- [TEXT PASSAGE]:
·····

According to the Nebraska Department of Health and Human Services (DHHS), the number of adoptions in the state has steadily increased. This year, there have been about 430 adoptions in Nebraska, with an annual average of around 500.  

Engebretson, a senior global studies and Spanish double major in the pre-health program at the University of Nebraska-Lincoln, said she cherished the open adoption process and never felt repercussions of it.

“Ever since I can remember, it was completely normal,” she said. “[My parents] would always be like ‘This is mom and dad but you grew up in her tummy like you were in her tummy.'”

Her biological mother, Tammy, was addicted to drugs and alcohol during pregnancy. With a heavy weight on her shoulder telling her she couldn’t take care of another child, Tammy chose to explore other options. Engebretson’s biological father was unknown.

“The moment she [Tammy] realized she was pregnant, she went to Planned Parenthood to have an abortion but didn’t have enough money,” Engebretson said. “So she thought right away about adoption because she said that, at the time, I already had two older siblings, so she had two children that she was struggling to take care of and raise.”

When it came to choosing Engebretson’s adoptive parents, Tammy looked through a binder of potential families with a variety of qualities. According to Oliva Biggs, an adoption and permanency program specialist at DHHS, the qualities of adoptive parents depend more so on the child’s needs.

·····

- [LISTED RECORDS]:

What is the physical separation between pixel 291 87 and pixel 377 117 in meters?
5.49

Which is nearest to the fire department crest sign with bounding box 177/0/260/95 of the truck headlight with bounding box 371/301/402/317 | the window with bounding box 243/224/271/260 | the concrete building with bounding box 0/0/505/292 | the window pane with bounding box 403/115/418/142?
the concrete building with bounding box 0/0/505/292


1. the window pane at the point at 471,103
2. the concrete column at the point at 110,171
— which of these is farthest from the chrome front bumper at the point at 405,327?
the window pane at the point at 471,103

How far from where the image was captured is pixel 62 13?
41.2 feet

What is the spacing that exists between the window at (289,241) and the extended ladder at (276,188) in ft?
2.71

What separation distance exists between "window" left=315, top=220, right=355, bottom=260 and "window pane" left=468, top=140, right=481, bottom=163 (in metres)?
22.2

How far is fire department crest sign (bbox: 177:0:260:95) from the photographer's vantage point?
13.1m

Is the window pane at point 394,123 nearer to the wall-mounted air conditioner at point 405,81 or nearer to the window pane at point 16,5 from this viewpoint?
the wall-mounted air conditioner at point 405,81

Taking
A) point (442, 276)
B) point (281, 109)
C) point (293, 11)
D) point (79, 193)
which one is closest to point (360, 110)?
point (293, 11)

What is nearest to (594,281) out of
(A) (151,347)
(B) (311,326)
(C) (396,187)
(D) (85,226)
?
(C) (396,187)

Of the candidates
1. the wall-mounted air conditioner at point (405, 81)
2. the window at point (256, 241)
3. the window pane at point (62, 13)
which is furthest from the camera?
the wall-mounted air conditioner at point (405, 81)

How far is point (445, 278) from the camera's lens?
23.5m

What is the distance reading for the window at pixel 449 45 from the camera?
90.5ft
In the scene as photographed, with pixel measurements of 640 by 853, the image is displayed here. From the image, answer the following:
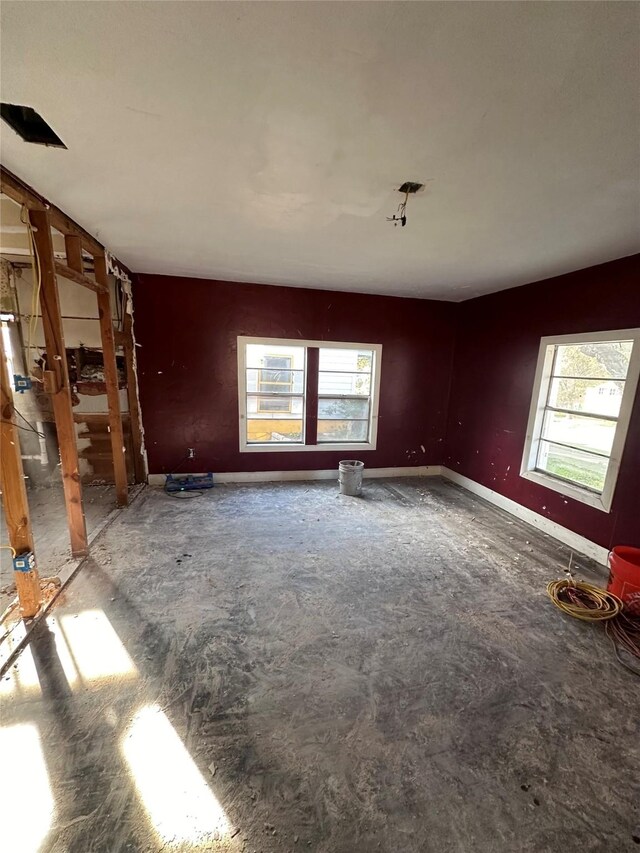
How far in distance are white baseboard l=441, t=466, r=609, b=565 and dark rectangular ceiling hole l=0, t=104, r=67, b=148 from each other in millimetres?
4716

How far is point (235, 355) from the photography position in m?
4.35

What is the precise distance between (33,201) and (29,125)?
0.72 meters

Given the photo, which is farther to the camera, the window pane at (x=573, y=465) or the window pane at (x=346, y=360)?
the window pane at (x=346, y=360)

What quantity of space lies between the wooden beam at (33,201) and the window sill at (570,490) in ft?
15.9

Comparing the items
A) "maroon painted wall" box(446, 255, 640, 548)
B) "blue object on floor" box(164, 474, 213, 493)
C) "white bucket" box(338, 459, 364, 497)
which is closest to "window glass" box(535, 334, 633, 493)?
"maroon painted wall" box(446, 255, 640, 548)

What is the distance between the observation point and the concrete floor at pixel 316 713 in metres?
1.18

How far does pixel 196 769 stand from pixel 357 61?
2.71 metres

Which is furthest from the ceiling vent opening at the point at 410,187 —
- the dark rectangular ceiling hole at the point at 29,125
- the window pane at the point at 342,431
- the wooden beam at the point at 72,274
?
the window pane at the point at 342,431

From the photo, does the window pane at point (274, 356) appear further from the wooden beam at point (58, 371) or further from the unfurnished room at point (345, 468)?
the wooden beam at point (58, 371)

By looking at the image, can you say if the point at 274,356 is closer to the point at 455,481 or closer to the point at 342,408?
the point at 342,408

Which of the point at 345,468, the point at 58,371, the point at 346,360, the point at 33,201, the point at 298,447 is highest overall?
the point at 33,201

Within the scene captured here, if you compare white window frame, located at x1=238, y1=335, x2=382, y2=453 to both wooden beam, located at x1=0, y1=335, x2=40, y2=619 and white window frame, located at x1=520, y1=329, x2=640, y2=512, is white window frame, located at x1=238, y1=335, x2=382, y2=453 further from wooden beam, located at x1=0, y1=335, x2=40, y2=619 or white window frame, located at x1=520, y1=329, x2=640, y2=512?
wooden beam, located at x1=0, y1=335, x2=40, y2=619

·····

- [EXERCISES]:
**a)** Print the portion of the adoption article starting at "Her biological mother, Tammy, was" and ending at "father was unknown.".
**b)** Please proceed with the adoption article from the point where it stops.
The items have no role in this work.

- [ANSWERS FOR THE EXERCISE]:
**a)**
Her biological mother, Tammy, was addicted to drugs and alcohol during pregnancy. With a heavy weight on her shoulder telling her she couldn’t take care of another child, Tammy chose to explore other options. Engebretson’s biological father was unknown.

**b)**
“[It’s] really looking into what are the child’s needs and do my strengths match with that child’s needs because every child’s needs are different,” she said. “It’s difficult to say one quality; the qualities of one parent may work for one child, but it may not work or may not be the best fit for the next child.”

On the day of the birth, Engebretson’s parents were contacted and told the news that there was a newborn baby available for them to adopt. However, there was a risk for potential birth defects due to the drug addiction carried on throughout the pregnancy.

“My parents were like, just always really positive, like there were some challenges obviously of their own with adopting a child and raising a child,” Engebretson said. “When they adopted me, their profile for adoption was open to mental defects, birth defects, like special needs kind of things. So, they really didn’t know, they just went into it with open minds, open hearts.”

The focus for this year’s National Adoption Month is on why family matters. According to Briggs, adapting to a child’s needs is a key factor when being integrated into a new family and throughout the remainder of their lives.

“They could have medical needs and behavioral health needs and physical health and all of those things we have to ensure that those needs can be met for the children, both now and forever,” she said. “Not just for the next two years or five years or 10 years, but it’s a forever commitment. A family doesn’t end at a certain age; it goes on forever.”

The rekindled relationship Engebretson has formed with her biological mother through open adoption is something she cherishes, and she acknowledges that other adopted children may not have the same experience as her.

“I just feel like extremely lucky because with my situation, despite coming from extreme negatives of like a lot of unknowns, there was positivity in the outcome of it,” she said. “Like people think it’s a miracle, you know, people see it as like a miracle. But every case is different.”

According to Briggs, Nebraska will host several communal events to celebrate all month long. On the actual National Adoption Day, Nov. 23, she said judges hold court hearings to finalize adoptions in the state.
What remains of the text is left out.